**Alıştırma A**
Kayıtlarda "Examining the hyena's" ifadesini içeren satırdan başlayıp kayıtların sonuna kadar uzanan satırları güncelle. "paved road" ifadesinin yerine "dirt road" yaz, gerisini değiştirme.

**Seçilen metin**
━━━━━━

Feyzi Açıkalın

İnsanın ardından nasıl yazılır?

02 Temmuz 2020 Perşembe

İnsanın “ardı” ölüm, ondan daha gayrısı yok… En azından benim için ölüm, bir varoluşun sonlanması…

Dolayısıyla, iyisi ya da kötüsüyle “ardından anılmayı” doğal saydıracak bir sonlanış ölüm… 

Bu konudaki “anma” yazılarının üstadı İlhan Selçuk’tu. Dramatik sözcükler kullanmadan, yalnızca kaybedilenin değerini ortaya koyan, başkalarını da onun ardılı olmaya çağıran yazılar kaleme alırdı.

Az kelimeyle içinizi sızlatır, yüreğinizi dağlar ya da ironin lezzetini ağzınıza çalardı. Ardından yazı kaleme aldığı o insanı iki paragrafla yakalamanızı sağlar, tanıyamadığınıza hayıflandırırdı.

İlhan Selçuk da düşünmüş müdür, kendisinin arkasından neler yazılacağını, nasıl anılacağını? Hiç istemezdi herhalde, Antik Mısır’dan Orta Doğu halklarına miras kalan çığlık çığlığa dövünme ritüellerini…

Ya da yine Antik Roma’da olduğu gibi karnaval eşliğinde gitmeyi! Kortejin ardından giden Archimime’nin onun jest ve mimiklerini taklit ederek karekterini yaşatma gösterisini…

İslamiyet öncesi Türk geleneğindeki şamanları gözü tutardı muhakkak. “Sığıtçı” denen, yas tutma görevini profesyonelce üstlenen bir kadına denk gelseydi, ne derdi ki?

━━━━━━

**Çıkarılan veriler**
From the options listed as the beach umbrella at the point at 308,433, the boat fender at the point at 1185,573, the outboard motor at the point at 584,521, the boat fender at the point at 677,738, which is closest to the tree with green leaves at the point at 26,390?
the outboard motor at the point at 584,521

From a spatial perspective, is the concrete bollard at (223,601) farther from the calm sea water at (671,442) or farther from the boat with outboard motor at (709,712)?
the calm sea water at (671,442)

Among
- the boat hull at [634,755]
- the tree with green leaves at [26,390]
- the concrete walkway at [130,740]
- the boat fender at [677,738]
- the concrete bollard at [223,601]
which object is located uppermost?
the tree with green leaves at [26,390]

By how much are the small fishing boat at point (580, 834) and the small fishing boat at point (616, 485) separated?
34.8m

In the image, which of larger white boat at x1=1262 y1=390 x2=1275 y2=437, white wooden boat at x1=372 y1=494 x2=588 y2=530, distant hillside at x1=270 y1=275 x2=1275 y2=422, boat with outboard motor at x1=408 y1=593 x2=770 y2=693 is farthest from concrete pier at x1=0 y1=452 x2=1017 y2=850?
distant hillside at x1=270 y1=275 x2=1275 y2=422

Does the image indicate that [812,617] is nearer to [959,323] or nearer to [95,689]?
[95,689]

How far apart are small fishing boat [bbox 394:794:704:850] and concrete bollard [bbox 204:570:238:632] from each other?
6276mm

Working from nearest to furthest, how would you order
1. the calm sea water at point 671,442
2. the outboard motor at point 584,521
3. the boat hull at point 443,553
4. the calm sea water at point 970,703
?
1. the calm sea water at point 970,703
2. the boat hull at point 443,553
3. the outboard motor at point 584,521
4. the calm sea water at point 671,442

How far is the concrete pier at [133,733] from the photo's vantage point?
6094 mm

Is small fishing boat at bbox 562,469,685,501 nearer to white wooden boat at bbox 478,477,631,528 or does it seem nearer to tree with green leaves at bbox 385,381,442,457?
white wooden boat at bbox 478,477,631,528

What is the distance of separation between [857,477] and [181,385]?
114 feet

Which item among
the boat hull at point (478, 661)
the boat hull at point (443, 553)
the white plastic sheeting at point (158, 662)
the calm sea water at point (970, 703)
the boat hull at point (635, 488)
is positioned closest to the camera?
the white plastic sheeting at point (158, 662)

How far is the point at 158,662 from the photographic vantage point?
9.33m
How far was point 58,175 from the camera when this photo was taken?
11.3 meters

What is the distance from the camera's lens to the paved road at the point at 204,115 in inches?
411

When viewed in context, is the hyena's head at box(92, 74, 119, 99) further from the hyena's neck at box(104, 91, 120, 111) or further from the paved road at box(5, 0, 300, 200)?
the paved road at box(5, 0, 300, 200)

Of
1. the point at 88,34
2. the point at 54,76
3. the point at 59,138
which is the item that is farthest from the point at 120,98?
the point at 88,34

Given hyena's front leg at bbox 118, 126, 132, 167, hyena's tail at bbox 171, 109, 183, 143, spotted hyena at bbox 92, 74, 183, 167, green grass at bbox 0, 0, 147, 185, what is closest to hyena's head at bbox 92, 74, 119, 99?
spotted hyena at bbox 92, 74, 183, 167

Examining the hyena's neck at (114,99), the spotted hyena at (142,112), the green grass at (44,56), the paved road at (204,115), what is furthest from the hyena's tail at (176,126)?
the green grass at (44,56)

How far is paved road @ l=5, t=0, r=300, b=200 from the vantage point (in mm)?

━━━━━━

**Alıştırma B**
Seçilen metne göre şu soruları yanıtla:
(i) "Anma" yazılarının üstadı olarak kim gösteriliyor?
(ii) İslamiyet öncesi Türk geleneğinde yas tutma görevini profesyonelce üstlenen kadına ne denirdi?
(iii) Antik Roma'da kortejin ardından giden ve jest ile mimikleri taklit eden kişinin adı ne?

**Tam yanıt A**
Examining the hyena's neck at (114,99), the spotted hyena at (142,112), the green grass at (44,56), the dirt road at (204,115), what is furthest from the hyena's tail at (176,126)?
the green grass at (44,56)

How far is dirt road @ l=5, t=0, r=300, b=200 from the vantage point (in mm)?

**Tam yanıt B**
(i) İlhan Selçuk
(ii) Sığıtçı
(iii) Archimime